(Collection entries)
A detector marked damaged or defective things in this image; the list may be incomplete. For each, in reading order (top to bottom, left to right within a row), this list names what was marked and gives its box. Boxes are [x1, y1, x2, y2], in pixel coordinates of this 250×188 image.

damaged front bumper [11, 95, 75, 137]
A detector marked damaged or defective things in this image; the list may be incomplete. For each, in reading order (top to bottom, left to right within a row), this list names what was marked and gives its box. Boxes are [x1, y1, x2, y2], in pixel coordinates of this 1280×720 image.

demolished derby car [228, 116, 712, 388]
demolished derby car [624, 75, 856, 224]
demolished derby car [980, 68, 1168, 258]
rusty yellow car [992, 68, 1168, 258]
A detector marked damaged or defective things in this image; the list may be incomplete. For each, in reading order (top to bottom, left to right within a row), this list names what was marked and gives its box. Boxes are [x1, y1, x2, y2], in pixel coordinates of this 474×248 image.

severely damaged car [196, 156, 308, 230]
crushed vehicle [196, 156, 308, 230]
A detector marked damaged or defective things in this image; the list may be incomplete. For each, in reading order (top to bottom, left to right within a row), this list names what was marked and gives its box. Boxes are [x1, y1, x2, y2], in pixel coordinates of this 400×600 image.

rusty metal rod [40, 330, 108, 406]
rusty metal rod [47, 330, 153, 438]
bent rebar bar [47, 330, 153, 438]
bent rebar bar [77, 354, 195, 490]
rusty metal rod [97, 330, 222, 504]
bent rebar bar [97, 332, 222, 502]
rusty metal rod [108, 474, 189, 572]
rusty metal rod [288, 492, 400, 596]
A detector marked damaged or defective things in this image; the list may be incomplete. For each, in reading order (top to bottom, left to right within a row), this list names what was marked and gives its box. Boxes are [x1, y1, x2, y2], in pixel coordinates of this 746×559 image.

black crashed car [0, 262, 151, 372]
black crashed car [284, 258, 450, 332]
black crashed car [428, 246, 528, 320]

● EXERCISE BRIEF:
Your answer should hold exactly the lines from the one containing "this 1280×720 image." through the end of the entries above, and nothing else.

● ANSWER:
A detector marked damaged or defective things in this image; the list may be incomplete. For each, in reading order (top to bottom, left to right within a row), this list names what was marked and gives its box. Boxes are [x1, y1, x2, y2], in pixel coordinates of this 1280×720 image.

demolished derby car [228, 116, 712, 388]
demolished derby car [624, 75, 856, 224]
demolished derby car [980, 68, 1168, 258]
rusty yellow car [992, 68, 1168, 258]
A detector marked damaged or defective things in this image; the list may be incomplete. For each, in reading order (top to bottom, left to right within a row), this list names what was marked and gives its box. Boxes are [x1, y1, x2, y2], in pixel coordinates of this 474×248 image.

severely damaged car [196, 156, 308, 230]
crushed vehicle [196, 156, 308, 230]
A detector marked damaged or defective things in this image; the list may be incomplete. For each, in reading order (top to bottom, left to right within a row), this list names what was marked and gives its box. Boxes are [x1, y1, x2, y2], in pixel coordinates of this 400×600 image.

rusty metal rod [40, 330, 108, 406]
rusty metal rod [47, 330, 153, 438]
bent rebar bar [47, 330, 153, 438]
bent rebar bar [77, 354, 195, 490]
rusty metal rod [97, 330, 222, 504]
bent rebar bar [97, 332, 222, 502]
rusty metal rod [108, 474, 189, 572]
rusty metal rod [288, 492, 400, 596]
A detector marked damaged or defective things in this image; the list may be incomplete. For each, in reading order (top to bottom, left to right within a row), this list names what was marked and gives its box. Boxes are [x1, y1, x2, y2], in pixel coordinates of this 746×559 image.

black crashed car [0, 262, 151, 372]
black crashed car [284, 258, 450, 332]
black crashed car [428, 246, 528, 320]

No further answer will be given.